Here is the fixed function with strtok_r
(full source code
here (countsElemsStr_p_v2.c):
/* parallel version of countElemsStr (First cut):
* computes the frequency of all the elements in the input string and stores
* the associated counts of each element in the array called counts */
void* countElemsStr(void* args) {
//parse arguments
//omitted for brevity
//local variables
int val, i;
char * token;
int local_counts[MAX] = {0};
char * saveptr; //for saving state of strtok_r
//compute local start and end values and chunk size:
//omitted for brevity
//tokenize values
token = strtok_r(input_str+start, " ", &saveptr);
while (token != NULL) {
val = atoi(token); //convert to an int
local_counts[val] = local_counts[val]+1; //update associated counts
token = strtok_r(NULL, " ", &saveptr);
}
pthread_mutex_lock(&mutex);
for (i = 0; i < MAX; i++) {
counts[i]+=local_counts[i];
}
pthread_mutex_unlock(&mutex);
return NULL;
}
The only change in this version of the code is the declaration of the
character pointer saveptr
and replacing all instances of strtok
with
strtok_r
. Rerunning the code with these changes yields the following
output:
$ gcc -o countElemsStr_p_v2 countElemsStr_p_v2.c -pthread $ ./countElemsStr_p_v2 100000 1 1 contents of counts array: 9963 9975 9953 10121 10058 10017 10053 9905 9915 10040 $ ./countElemsStr_p_v2 100000 1 2 contents of counts array: 9963 9975 9953 10121 10058 10017 10053 9905 9915 10040 $ ./countElemsStr_p_v2 100000 1 4 contents of counts array: 9963 9975 9953 10121 10058 10017 10053 9905 9915 10040
Now the program produces the same result for every run.

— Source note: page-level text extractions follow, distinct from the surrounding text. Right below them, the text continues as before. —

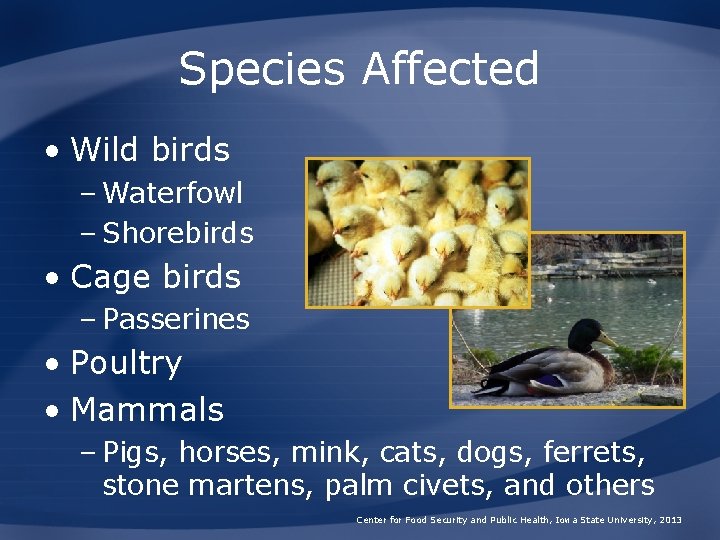 Species Affected

• Wild birds
  – Waterfowl
  – Shorebirds
• Cage birds
  – Passerines
• Poultry
• Mammals
  – Pigs, horses, mink, cats, dogs, ferrets, stone martens, palm civets, and others

Center for Food Security and Public Health, Iowa State University, 2013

The use of saveptr
in conjunction with strtok_r
ensures that each thread can independently
track their location when parsing the string.
The takeaway from this section is that one should always check the list of thread-unsafe functions in C when writing multithreaded applications. Doing so can save the programmer a lot of heartache and frustration when writing and debugging threaded applications.